【ローランギャロス】加藤未唯/プッツ―スチャーディ/ミドルクープ

ローランギャロスのミックスダブルス準決勝は、女子ダブルスで失格の扱いとなった加藤とスチャーディが対戦する注目のカード。ファーストセットは競り合いになったが、第11ゲームでブレークを奪った勢いで押し切った。結果的には、ここで流れを完全に引き寄せた加藤とプッツが、セカンドセットはおもしろいようにポイントを重ねる。サービスリターンにしてもポーチにしても、練習でもこうはいかないというレベルで気持ちよくプレーしていたように見受けられた。

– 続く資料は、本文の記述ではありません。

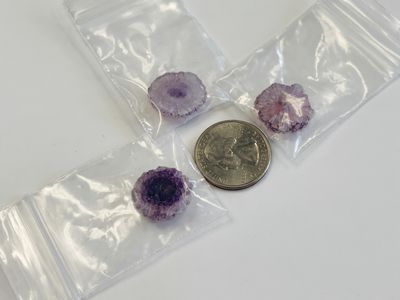 Purple Solar Quartz $9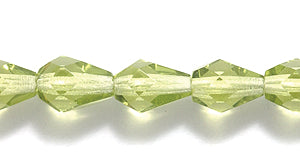 43FC283R: CZ Faceted Drop Olive 5x7mm-40PC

スチャーディとミドルクープも、これではどうしようもないといった表情で淡々と、しかも楽しみながらプレーできていた。最後は加藤のポーチがきれいに決まってセカンドセットはベーグル。加藤はプッツと喜びを分かち合った後で、女子ダブルスでのパートナーでもあるスチャーディと長めのハグを交わす。加藤にとっては様々な思いが交錯しただろうし、失った賞金とポイントを思えば純粋に喜んで自分だけがミックスの決勝に行くことに申し訳なさもあったはず。それでも、ディラことスチャーディの明るい表情が、決勝に向かう加藤を温かく見送っていたように感じ、見ていて気持ちの良い時間だった。

「失格」に関して渦中のソリベストルモは、「自分を非難している人は試合を見ていない」というようなコメントをしたらしいが、少なくとも僕はWOWOWオンデマンドの配信で見ていた上で記事を書いている。小さなコートの試合も全世界に配信され、アーカイブまで残る時代に、後から自分の都合のいいように言い訳をするのは無理がある。チェアアンパイアに言った言葉も失格判断の後の笑顔も、いまさら消しようがないのだ。

加藤には前を向いて、まずはミックス決勝に集中して欲しいが、それと提訴は別物。侵害された自分たちの権利を取り戻すことをテニス界も望んでいるはずだ。